Segment Open

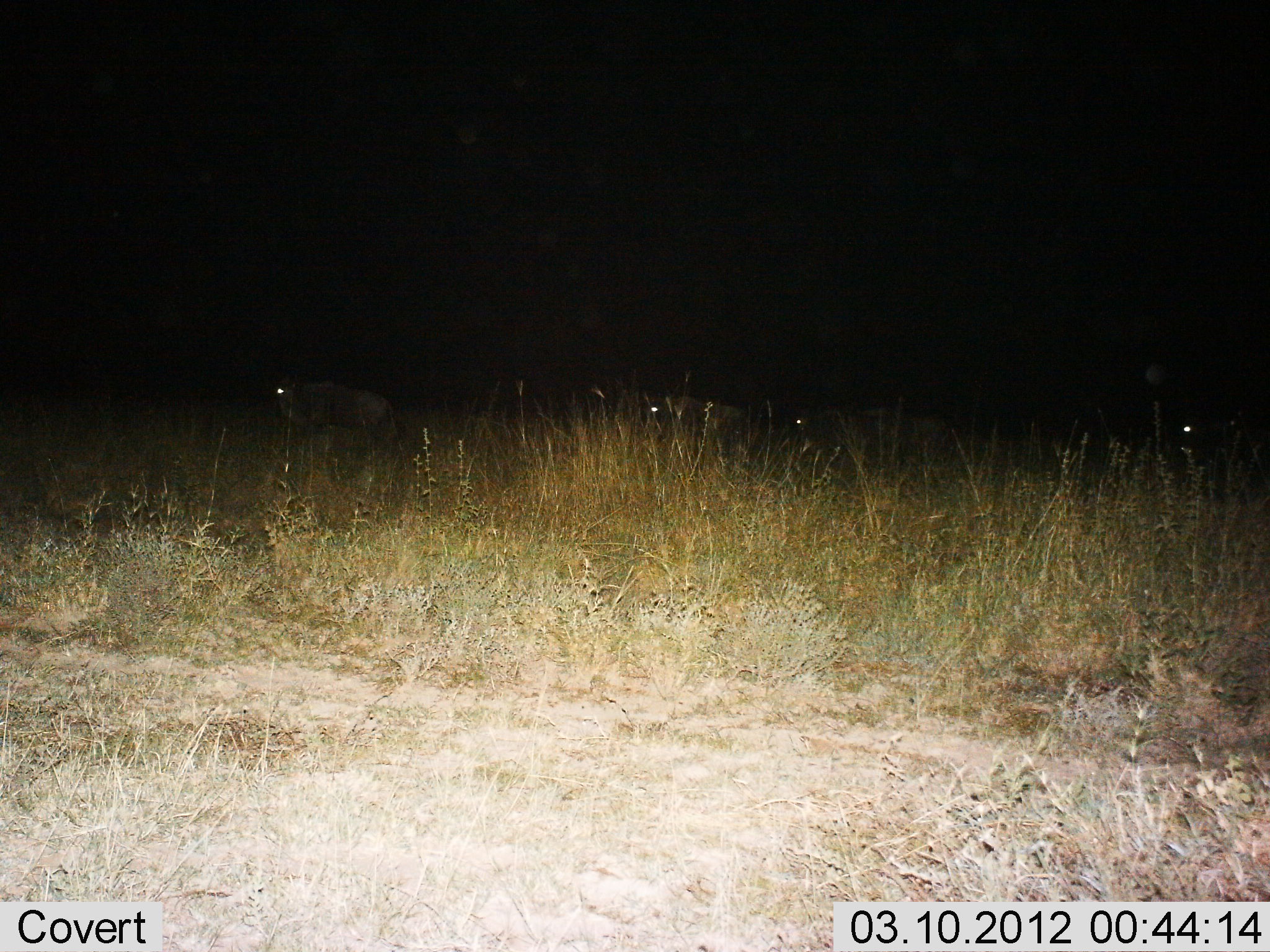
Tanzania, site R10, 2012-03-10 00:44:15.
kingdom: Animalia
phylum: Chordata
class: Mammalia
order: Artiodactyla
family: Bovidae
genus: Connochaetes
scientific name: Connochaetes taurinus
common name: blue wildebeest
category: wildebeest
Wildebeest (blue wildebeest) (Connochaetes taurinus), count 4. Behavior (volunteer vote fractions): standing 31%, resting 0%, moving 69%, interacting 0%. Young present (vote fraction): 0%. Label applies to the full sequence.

Segment Closed
Segment Open

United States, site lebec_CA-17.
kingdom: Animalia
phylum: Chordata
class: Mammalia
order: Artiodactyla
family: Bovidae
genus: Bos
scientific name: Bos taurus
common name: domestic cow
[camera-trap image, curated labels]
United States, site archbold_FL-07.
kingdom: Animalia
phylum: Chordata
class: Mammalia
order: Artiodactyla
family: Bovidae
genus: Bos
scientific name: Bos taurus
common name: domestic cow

Segment Closed

**Directions for this task**
Could you return exactly the stretch of the data above that starts at the line with "Tanzania, site R10, 2012-03-10 00:44:15." and ends at the line with "common name: blue wildebeest", both lines included?

**Result of this task**
Tanzania, site R10, 2012-03-10 00:44:15.
kingdom: Animalia
phylum: Chordata
class: Mammalia
order: Artiodactyla
family: Bovidae
genus: Connochaetes
scientific name: Connochaetes taurinus
common name: blue wildebeest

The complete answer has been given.